Binding: The routing rule. Connects an exchange to a queue with a binding key pattern.

Three exchange types matter:

Fanout: Sends every message to ALL bound queues. Like a broadcast. The routing key is ignored. Use for: "every service needs to know about this event."

Direct: Sends messages only to queues where the binding key exactly matches the routing key. Use for: point-to-point delivery to a specific queue.

Topic: Sends messages to queues where the binding key pattern matches the routing key. Uses * (one word) and # (zero or more words).

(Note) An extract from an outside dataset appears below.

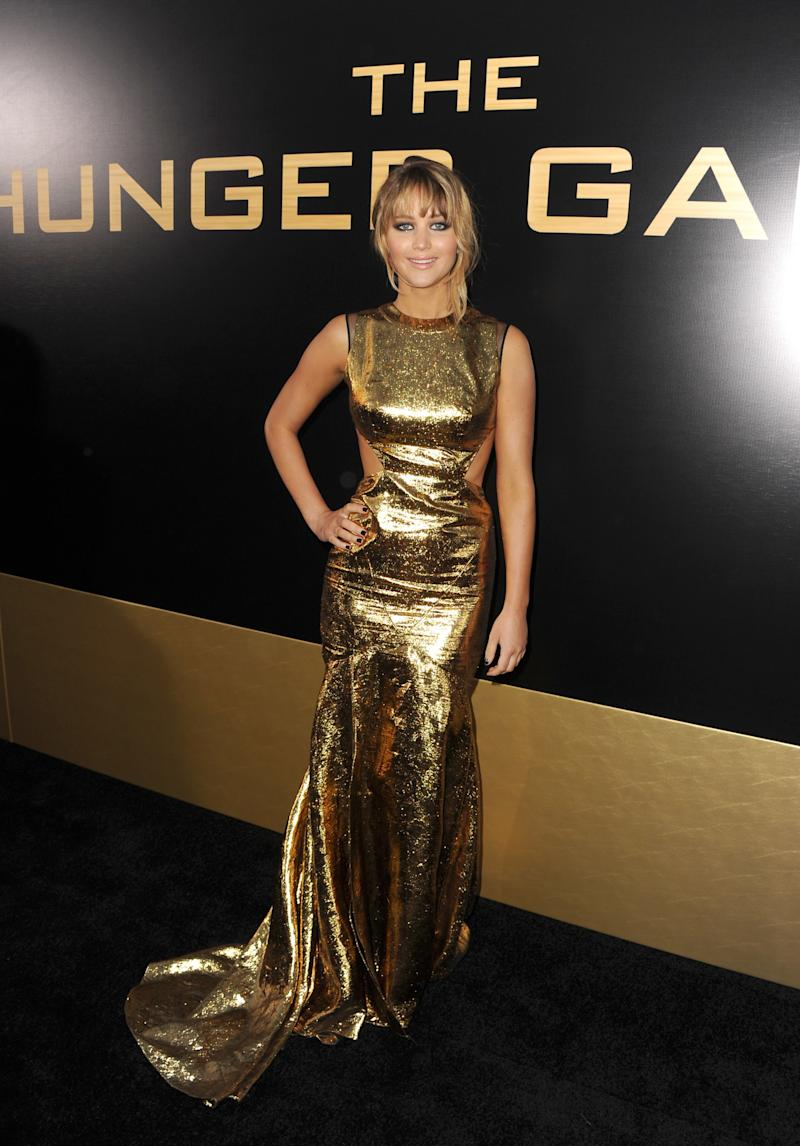She dressed the part of Hollywood's new Golden Girl at the Los Angeles premiere of The Hunger Games wearing a gold Prabal Gurung gown with side cutouts.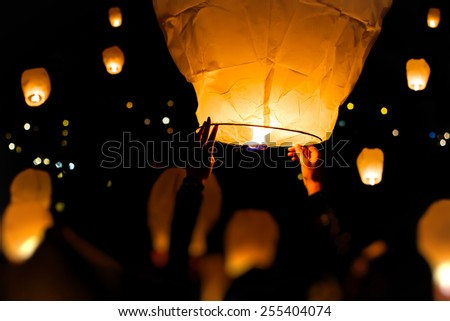 Make A Wish.Yellow lantern in human hands on dark background  - stock photo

Use for: flexible routing like order.* matching order.placed, order.shipped, etc.

Publisher sends: exchange="events", routing_key="order.placed"

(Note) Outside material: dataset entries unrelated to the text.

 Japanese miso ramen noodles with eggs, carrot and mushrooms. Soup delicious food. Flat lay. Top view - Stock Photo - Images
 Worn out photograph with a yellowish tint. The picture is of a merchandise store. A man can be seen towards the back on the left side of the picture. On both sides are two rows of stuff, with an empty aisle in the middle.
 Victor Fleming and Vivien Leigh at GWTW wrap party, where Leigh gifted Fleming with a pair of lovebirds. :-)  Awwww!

Topic exchange "events" checks bindings:
  queue="notifications" bound with "order.*"    → MATCH ✓
  queue="audit"         bound with "#"          → MATCH ✓
  queue="shipping"      bound with "order.shipped" → NO MATCH ✗

In practice, topic exchanges are the most useful for microservices because they allow services to subscribe to exactly the event patterns they care about.

Q7. What is idempotency and why is it critical for event consumers?

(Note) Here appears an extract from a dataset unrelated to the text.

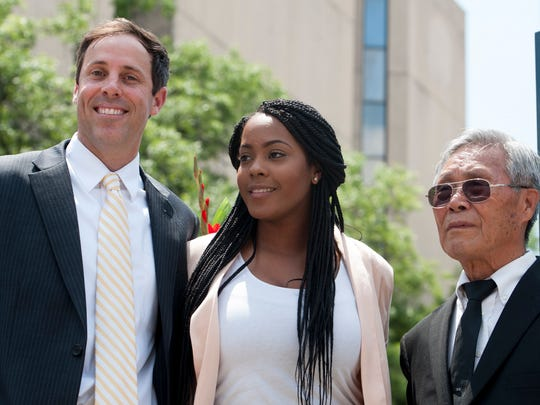 Valanica Fletcher received a scholarship from local businessman Hea-Bok Chang, right, and Chris Dickert, left, during the unveiling of the Korean War monument he donated in Montgomery, Ala., on Friday May 27, 2016.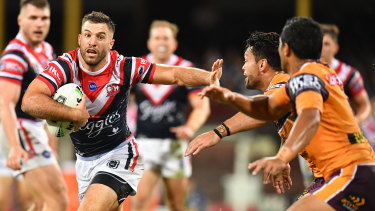 Brush-off: Roosters fullback James Tedesco turns on the afterburners against his old club.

Why interviewers ask: A fundamental concept that separates developers who have dealt with real distributed systems from those who haven't.

Model answer:

Idempotency means processing the same event once or multiple times produces the same result. It is critical because in distributed systems, at-least-once delivery is the default — messages can and will be delivered more than once.

Three scenarios cause duplicates: (1) Consumer processes the message, then crashes before acknowledging it — the queue redelivers. (2) The acknowledgment is lost due to a network issue — the queue redelivers. (3) The publisher retries after a timeout, creating duplicate messages.

Without idempotency, a duplicate order.placed event could charge a customer twice or send two confirmation emails.

Implementation strategies, from simplest to strongest:

// Strategy 1: Event ID check with Redis (fast, simple)
if (await redis.exists(`processed:${eventId}`)) return; // Skip
await processEvent(event);
await redis.set(`processed:${eventId}`, '1', 'EX', 86400);

// Strategy 2: Database unique constraint (strongest)
await db.query(
  `INSERT INTO payments (order_id, amount, event_id)
   VALUES ($1, $2, $3)`,
  [orderId, amount, eventId]
); // Throws on duplicate event_id (unique constraint)

// Strategy 3: Conditional update (natural idempotency)
await db.query(
  `UPDATE orders SET status = 'shipped'
   WHERE id = $1 AND status = 'placed'`,
  [orderId]
); // Does nothing if already shipped

The database unique constraint is the strongest because it is atomic and durable — it survives crashes and restarts. Redis is faster but a TTL expiration could allow a very late duplicate to slip through.

Q8. How do you handle authentication in a microservices architecture?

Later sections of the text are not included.